Cancer or diabetes, no. Diabetes is not even a "disease" in the sense of an organism that can be alive or dead.
it's just a slightly more extreme form of the glove-and-hand principle (versus lock and key). Of course even this turns out to be a spectrum. there are enzymes/protein that are more lock-and-key, and proteins that interact very heavily. One extreme is insulin receptor (which totally mangles insulin out of shape on binding). IIRC, another interesting one is antibody evolution, as B cells mature they go from producing antibodies that are gloves-in-hand to antibodies that are lock-and-key, as measurable using IR spectroscopy: https://www.pnas.org/content/103/37/13722.short
I don't like the headline. As if the protein decides to do so. Maybe this sounds a little bit less "active" but probably also less sensational: "Some Proteins Perform Different Jobs By Changing Their Folds"
One of my pet peeves is science journalism abusing the active voice, often in ways that almost anthropomorphize the process. The absolute worst are phrases like "Nature designed this protein to...", which I have seen otherwise reasonable, rational writers toss about carelessly. (It's like the inverse of the passive voice used to describe police shootings: "the suspect was hit by gunfire", etc.)

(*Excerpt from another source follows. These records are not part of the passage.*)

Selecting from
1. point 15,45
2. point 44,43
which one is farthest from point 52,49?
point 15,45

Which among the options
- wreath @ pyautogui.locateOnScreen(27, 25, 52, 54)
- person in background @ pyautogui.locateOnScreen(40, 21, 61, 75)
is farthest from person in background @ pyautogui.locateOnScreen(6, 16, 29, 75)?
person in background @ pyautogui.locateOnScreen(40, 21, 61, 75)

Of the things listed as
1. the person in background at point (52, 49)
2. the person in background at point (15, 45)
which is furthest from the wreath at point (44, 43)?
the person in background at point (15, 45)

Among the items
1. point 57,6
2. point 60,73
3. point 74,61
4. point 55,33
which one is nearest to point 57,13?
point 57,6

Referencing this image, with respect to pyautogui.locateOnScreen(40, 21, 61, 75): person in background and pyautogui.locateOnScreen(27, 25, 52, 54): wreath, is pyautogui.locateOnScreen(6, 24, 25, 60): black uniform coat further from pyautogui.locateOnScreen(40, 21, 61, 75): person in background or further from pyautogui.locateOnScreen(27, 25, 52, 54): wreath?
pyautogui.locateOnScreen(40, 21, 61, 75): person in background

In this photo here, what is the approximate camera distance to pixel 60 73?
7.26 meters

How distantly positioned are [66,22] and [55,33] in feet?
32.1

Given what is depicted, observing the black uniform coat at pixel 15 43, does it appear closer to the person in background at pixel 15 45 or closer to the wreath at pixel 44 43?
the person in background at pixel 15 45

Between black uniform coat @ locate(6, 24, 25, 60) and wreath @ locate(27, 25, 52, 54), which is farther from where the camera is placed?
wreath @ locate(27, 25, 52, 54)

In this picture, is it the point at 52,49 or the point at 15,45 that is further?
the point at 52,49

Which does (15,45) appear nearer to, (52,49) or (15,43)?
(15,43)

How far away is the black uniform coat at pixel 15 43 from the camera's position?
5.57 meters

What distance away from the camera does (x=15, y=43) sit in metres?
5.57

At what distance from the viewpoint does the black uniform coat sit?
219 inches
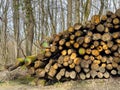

Well, you can't reason with unreasonable people :) That's the actual problem. Also, I strongly disagree with your view that a lot of them are reading scientific articles. The root problem is lack of science education/curiosity which needs to be addressed specifically, rather than forcing the rest of the world to adopt certain phrasing.
Personally I like the romanticism/poetic style, it makes articles seem less bland, which makes me want to read them even more.